A Gentleman in Moscow by Amor Towles, the author of Rules of Civility, is a stylishly crafted novel of mystery, romance, humor, and history.
In 1922, a Bolshevik tribunal sentences Russian aristocrat Count Alexander Ilyich Rostov to house arrest in the venerable Hotel Metropol located in the heart of Moscow. This is a better alternative for Rostov than the firing squad or Siberia, but it is nonetheless life in prison, albeit a very nice prison.
However, the elaborately mustached Count Rostov is not one to grouse about his circumstances.
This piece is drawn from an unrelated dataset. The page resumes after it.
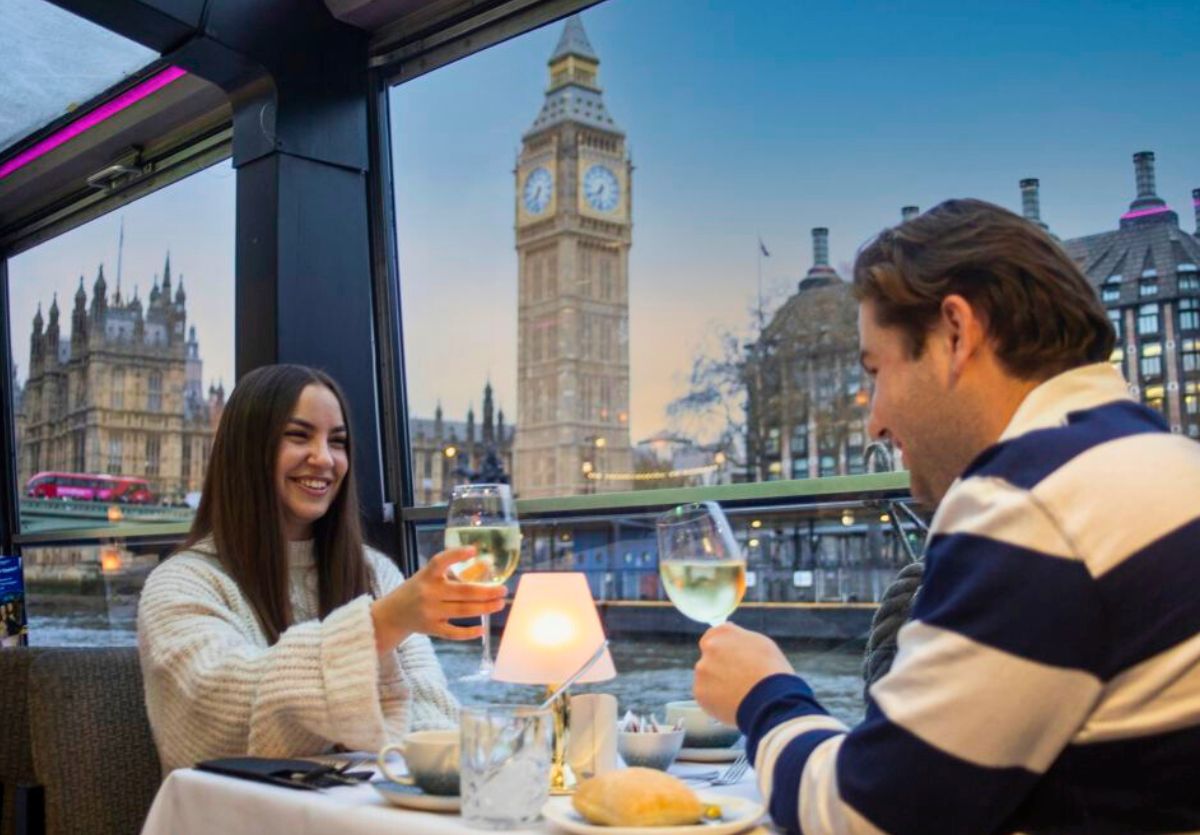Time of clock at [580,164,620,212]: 7:32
After all it isn’t room arrest, so the Count is free to roam about the premises, dine with hotel guests, explore the nooks and crannies of the massive building with his precocious young friend Nina who possess that wonder of wonders, a skeleton key, and charm the staff, who have been instructed to call him comrade, which they never do.
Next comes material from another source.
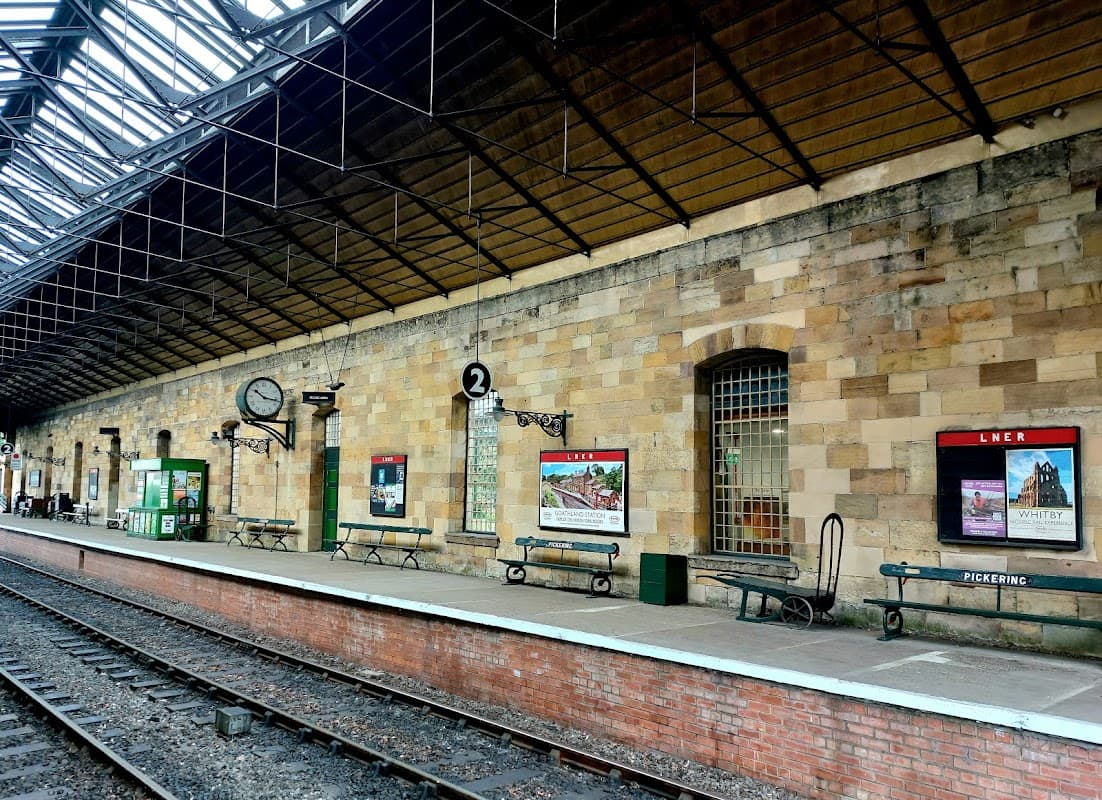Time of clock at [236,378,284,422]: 10:16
The Metropol is an oasis in the harsh landscape of early 20th C Russia, but not immune from revolutionary edicts. In a particularly funny episode, Rostov discovers to his horror that the comrades have removed the labels from the 100,000 bottles in the hotel’s wine cellar in a misguided attempt at equality. There is either red wine or white wine.
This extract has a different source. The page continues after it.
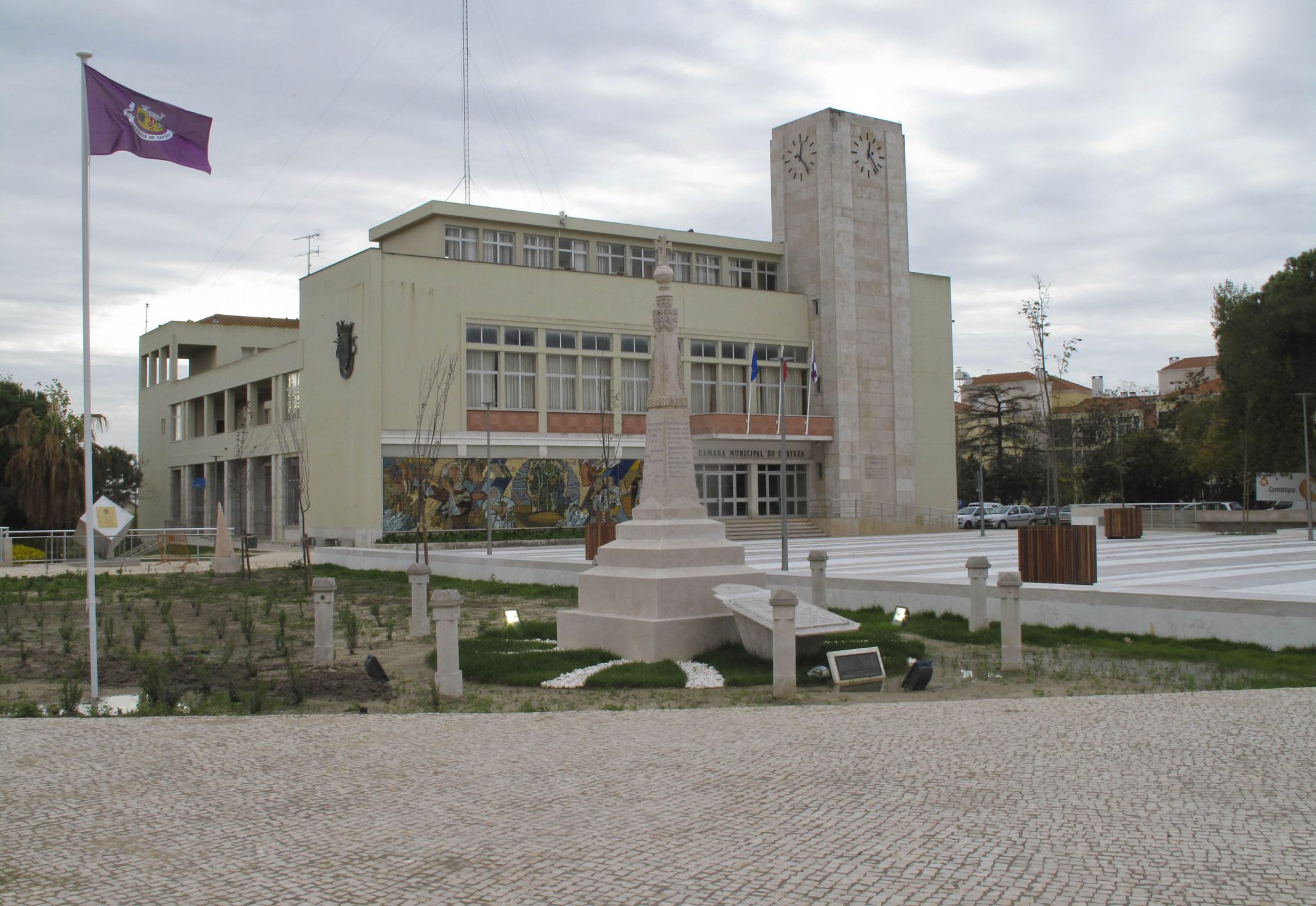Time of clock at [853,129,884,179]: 12:23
Rostov is wistful about his former circumstances, but never self-pitying. Despite his restrictions, he creates a satisfying and surprising life.
A delightful read!
Who Wrote It
Amor Towles was born and raised in the Boston area. He graduated from Yale and received an MA in English from Stanford University. An investment professional for over twenty years, he now writes fiction full time in Manhattan where he lives with his wife and two children. He is the author of The New York Times bestseller, Rules of Civility.
What Other Reviewers Say
The San Francisco Chronicle “And the intrigue! … [A Gentleman in Moscow] is laced with sparkling threads (they will tie up) and tokens (they will matter): special keys, secret compartments, gold coins, vials of coveted liquid, old-fashioned pistols, duels and scars, hidden assignations (discreet and smoky), stolen passports, a ruby necklace, mysterious letters on elegant hotel stationery… a luscious stage set, backdrop for a downright Casablanca-like drama.”